Lo intercetti al volo, a Macerata, mentre prova le canzoni del suo prossimo tour. Enrico Ruggeri non ha filtri e neppure pause, visto che è onnivoro e inarrestabile. L'altro giorno ha pubblicato il trentunesimo (doppio) disco Pezzi di vita e adesso è già sul trampolino per i nuovi concerti: «Debutto domani, proviamo in libertà, spesso scegliamo i pezzi mezz'ora prima di suonarli». In Pezzi di vita ci sono pezzi della sua carriera passata e pure quella del futuro perché brani come Centri commerciali o Il re Lucertola hanno i carati giusti per rimanere a lungo in repertorio. In più, giusto per non farsi mancare nulla, Ruggeri ha ricantato e riarrangiato alcuni dei suoi classici come Contessa e Mare d'inverno e dovreste ascoltare l'effetto che fanno: sembrano rinati.
Però, caro Ruggeri, esagera sempre: dieci brani inediti con quattordici rivisitazioni sono ormai merce rara.
«In realtà ho pensato prima di reincidere i miei vecchi brani. E nel frattempo ho iniziato a scrivere prima una poi due, tre, quattro canzoni nuove. E alla fine sono arrivato a dieci. Tutte nuove».
Lei non è di quelli che conservano gli inediti in archivio e poi li tirano fuori quando conviene, magari riaggiustandoli un po'.
«Mi sa di mestierante».
Dopo trenta dischi un po' di mestiere ci sta.
«Tutt'altro. Più passa il tempo e più aumenta la lotta per la cosiddetta purezza etica».
Per molti è un concetto d'altri tempi.
«Infatti io scrivo i miei libri a mano, mica con lo smartphone».
In Pezzi di vita c'è Sono io quello per strada che parla dei cantautori abituati a creare una barriera tra sé e il pubblico. Tanti hanno pensato a De Gregori.
«Anche io e difatti l'ho chiamato per parlargli di questo brano. Non credo che lui l'abbia ascoltato ma abbiamo condiviso un diverso punto di vista. Tanti quando incontrano i fan si nascondono, io invece sento il diretto/dovere di fermarmi a parlare. Insomma c'è chi dice sta piovendo, lasciami andare via e chi invece vieni sotto l'ombrello e facciamo un po' di strada insieme».
Avete litigato?
«Mannò, è stata una discussione come si faceva nei caffè letterari di inizio '900. Senza citare Foscolo che rispose con i Sepolcri al Pindemonte. Un quotidiano ha catalogato questo scambio di idee tra le grandi liti del pop. Ma è eccessivo. Diciamo che su questo argomento io sono più sulla linea Springsteen - McCartney e altri sono più vicini all'atteggiamento del compianto Lou Reed. Nient'altro».

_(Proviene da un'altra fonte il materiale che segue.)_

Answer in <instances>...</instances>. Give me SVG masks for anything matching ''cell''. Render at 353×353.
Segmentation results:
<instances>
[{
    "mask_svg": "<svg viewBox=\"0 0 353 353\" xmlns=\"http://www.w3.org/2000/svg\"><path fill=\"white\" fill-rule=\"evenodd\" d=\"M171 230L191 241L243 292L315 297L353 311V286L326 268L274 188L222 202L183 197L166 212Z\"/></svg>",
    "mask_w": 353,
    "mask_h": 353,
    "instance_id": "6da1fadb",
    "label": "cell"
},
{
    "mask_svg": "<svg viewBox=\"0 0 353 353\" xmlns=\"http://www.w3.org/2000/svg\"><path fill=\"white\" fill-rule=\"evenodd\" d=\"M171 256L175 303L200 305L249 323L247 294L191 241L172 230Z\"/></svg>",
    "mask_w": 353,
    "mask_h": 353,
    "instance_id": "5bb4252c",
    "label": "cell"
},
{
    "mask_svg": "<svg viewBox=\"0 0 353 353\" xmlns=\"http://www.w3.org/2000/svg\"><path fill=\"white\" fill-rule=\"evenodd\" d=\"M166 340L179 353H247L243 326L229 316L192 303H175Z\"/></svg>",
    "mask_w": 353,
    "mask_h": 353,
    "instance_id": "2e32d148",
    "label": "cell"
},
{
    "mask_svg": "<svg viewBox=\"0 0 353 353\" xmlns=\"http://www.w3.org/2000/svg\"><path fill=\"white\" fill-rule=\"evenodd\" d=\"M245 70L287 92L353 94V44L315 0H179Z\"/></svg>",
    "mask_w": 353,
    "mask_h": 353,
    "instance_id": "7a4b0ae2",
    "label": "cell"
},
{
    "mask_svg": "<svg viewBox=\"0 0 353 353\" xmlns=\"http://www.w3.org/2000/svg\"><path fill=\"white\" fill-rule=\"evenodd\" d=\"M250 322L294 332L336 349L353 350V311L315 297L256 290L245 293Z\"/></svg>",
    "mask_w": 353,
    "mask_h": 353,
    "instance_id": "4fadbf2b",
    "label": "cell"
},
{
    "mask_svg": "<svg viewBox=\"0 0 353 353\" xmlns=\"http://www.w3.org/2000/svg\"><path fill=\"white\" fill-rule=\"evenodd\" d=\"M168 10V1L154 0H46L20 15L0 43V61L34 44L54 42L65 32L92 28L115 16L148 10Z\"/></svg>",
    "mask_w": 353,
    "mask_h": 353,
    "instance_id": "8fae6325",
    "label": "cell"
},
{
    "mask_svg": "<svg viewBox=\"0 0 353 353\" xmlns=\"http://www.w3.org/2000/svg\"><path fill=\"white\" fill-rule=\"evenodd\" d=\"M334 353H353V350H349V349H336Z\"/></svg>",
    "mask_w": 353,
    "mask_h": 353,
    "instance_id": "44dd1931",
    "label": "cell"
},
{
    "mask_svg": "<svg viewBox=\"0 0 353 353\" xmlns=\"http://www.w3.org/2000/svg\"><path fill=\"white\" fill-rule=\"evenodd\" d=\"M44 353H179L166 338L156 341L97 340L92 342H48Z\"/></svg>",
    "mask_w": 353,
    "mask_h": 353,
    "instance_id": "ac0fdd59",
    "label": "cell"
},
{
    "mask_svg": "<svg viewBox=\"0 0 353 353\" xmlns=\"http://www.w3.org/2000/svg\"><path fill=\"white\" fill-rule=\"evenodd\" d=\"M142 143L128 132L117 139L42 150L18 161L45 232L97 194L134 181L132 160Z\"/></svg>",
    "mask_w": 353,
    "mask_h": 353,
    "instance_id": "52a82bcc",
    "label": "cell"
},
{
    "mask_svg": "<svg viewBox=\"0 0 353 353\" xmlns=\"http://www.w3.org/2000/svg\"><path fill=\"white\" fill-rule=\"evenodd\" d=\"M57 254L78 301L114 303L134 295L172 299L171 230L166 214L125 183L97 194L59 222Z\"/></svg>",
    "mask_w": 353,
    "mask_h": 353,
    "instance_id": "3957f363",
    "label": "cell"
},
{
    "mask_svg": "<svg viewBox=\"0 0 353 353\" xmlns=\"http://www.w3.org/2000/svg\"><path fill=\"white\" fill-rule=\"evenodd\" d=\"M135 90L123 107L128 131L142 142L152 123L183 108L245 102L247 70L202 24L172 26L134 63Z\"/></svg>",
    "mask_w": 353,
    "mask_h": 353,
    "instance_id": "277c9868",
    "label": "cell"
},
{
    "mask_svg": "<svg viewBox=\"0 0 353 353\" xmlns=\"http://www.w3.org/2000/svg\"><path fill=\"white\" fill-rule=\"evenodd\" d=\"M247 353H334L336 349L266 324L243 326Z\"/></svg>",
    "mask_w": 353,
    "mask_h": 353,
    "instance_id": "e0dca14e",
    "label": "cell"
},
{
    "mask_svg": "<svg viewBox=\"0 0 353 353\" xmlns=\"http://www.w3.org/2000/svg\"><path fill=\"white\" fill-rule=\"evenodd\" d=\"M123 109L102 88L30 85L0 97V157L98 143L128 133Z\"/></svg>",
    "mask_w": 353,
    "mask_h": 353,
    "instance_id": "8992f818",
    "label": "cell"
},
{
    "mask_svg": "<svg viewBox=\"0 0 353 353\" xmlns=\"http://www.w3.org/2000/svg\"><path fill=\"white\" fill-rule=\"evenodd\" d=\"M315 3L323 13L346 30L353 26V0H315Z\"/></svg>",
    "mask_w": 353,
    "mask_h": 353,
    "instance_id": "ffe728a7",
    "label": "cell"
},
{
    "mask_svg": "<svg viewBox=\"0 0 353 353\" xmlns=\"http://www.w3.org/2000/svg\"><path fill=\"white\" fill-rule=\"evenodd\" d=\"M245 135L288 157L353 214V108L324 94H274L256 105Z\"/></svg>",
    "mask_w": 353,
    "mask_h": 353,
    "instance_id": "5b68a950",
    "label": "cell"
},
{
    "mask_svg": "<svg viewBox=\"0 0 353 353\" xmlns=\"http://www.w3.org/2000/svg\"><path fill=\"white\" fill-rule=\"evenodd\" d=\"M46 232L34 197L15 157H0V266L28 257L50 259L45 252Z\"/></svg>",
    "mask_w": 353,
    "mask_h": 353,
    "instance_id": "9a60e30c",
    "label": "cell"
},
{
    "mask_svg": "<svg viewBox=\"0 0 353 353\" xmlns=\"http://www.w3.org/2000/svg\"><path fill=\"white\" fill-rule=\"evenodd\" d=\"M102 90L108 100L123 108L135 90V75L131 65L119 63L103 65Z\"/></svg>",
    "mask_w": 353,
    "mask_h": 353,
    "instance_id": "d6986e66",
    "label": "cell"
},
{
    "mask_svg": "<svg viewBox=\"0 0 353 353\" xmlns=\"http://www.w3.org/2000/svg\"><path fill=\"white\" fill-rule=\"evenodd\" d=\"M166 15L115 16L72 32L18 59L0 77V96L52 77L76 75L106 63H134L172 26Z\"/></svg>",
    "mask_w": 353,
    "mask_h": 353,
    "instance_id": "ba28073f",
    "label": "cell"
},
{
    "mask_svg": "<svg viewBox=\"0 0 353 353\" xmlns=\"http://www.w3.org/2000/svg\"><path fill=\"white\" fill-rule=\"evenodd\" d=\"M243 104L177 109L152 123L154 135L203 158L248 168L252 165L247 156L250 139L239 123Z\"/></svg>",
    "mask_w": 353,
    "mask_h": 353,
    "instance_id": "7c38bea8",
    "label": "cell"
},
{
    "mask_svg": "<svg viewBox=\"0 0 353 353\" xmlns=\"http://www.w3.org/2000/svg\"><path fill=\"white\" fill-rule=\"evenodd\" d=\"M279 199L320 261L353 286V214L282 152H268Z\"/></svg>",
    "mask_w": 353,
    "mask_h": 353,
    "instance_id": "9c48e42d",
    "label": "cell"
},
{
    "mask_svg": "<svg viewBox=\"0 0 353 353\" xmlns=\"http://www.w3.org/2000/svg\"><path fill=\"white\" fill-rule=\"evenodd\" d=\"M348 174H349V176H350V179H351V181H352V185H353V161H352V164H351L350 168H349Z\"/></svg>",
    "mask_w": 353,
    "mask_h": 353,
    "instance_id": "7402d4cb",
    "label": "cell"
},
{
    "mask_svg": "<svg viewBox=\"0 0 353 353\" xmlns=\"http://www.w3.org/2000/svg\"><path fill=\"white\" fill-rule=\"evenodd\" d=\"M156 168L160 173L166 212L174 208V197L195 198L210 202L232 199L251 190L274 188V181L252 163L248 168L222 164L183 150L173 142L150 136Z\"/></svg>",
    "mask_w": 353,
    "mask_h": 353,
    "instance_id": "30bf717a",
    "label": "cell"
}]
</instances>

I tre signori dei quali parla nel brano omonimo erano più vicini al primo modello.
«Ho conosciuto e amato Gaber, Iannacci e Faletti. Questo brano parla del Paradiso intenso come luogo della trascendenza. Tutti abbiamo detto, magari per scherzo, che ci saremmo divertiti più all'inferno con Keith Moon o Bonzo dei Led Zeppelin piuttosto che in Paradiso con Paolo VI o Maria Goretti. Ho pensato a un Paradiso con loro tre a divertirsi con musica e letteratura».
E il Re Lucertola?
«Ho voluto ingannare tutti utilizzando come titolo il soprannome di Jim Morrison. In realtà parlo del potere vero, che non è quello dei premier ma di quelli sconosciuti che alla fine decidono davvero ciò che i politici eseguono. Il crollo delle multinazionali, le banche in difficoltà eccetera. Parlando di musica, non è un caso che Bob Dylan abbia creato consapevolezza sulla guerra in Vietnam e che John Lennon abbia richiamato tutti a riflettere sulla pace. Qualcuno un giorno ha detto basta. E da allora sono arrivati Madonna e le boy band, insomma il pop disimpegnato. Mio figlio a tre anni si addormentava ascoltando Rock'n'roll dei Led Zeppelin, ora è triste perché uno degli One Direction ha lasciato il gruppo».
E lei perché si è messo in aspettativa dalla tv, ormai anche i
cantanti vanno ai talk show?«Perché non mi invitano. Una volta me ne sono lamentato e Aldo Grasso ha scritto che ero un piangina e da allora ho giurato di non lamentarmi più. In Italia quando reagisci è sempre dura».